Small molecules offer a significant advantage over classical genetic techniques in that they can serve as ‘conditional alleles’.  For example, a small molecule that targets a specific protein can be used to ‘knock out’ or inhibit that protein only at a certain point during the cell cycle or during an organism's developmental process.  In this approach small molecules act as ‘conditional alleles’ that can be used in a temporal manner to induce or inhibit a specific biological response, thus providing a method to selectively investigate cell signaling events within a narrow temporal window.  In this way chemical genetics has provided the means to answer biological questions that are difficult to study with standard genetic methods.  

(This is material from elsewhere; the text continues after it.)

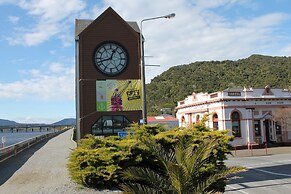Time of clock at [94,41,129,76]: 12:42
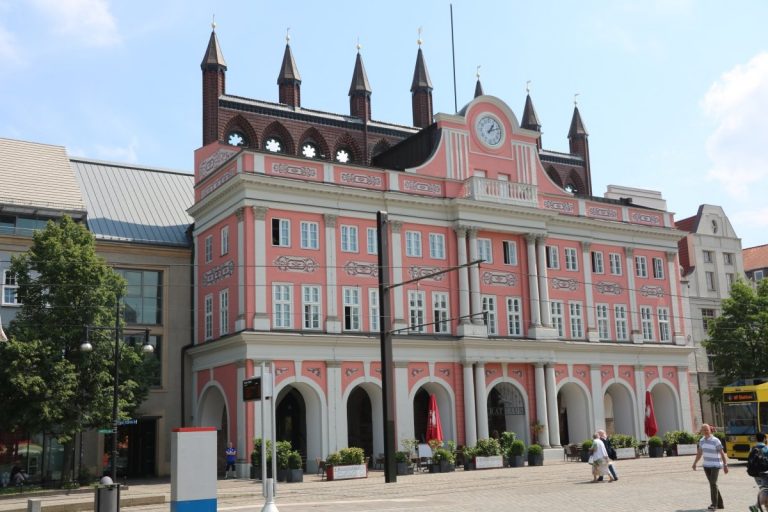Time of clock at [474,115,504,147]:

Natural selection has taught us that biological systems find or create ways to adapt to exogenous forces or stressors.  Natural products are often the results of this survival mechanism.  These often highly potent small molecules encompass a diverse array of structural variation and biological activities. Historically, isolated compounds and extracts have been utilized as herbal remedies or drugs.  Initially, pharmaceutical companies utilized natural products as a source or lead toward new drug candidates.  Although the majority of these compounds lack the potential for use as drugs, biologists in recent years have found that natural products are useful for perturbing model cell systems.  As a class of compounds they offer a unique starting point for investigating biological systems.  Because they are created in a living system, they are often cell permeable and have specific biological targets.  Using structure activity relationships, via the analysis of analogs, natural products provide a starting point, from which to develop new synthetic biological probes and tools to understand cellular mechanisms.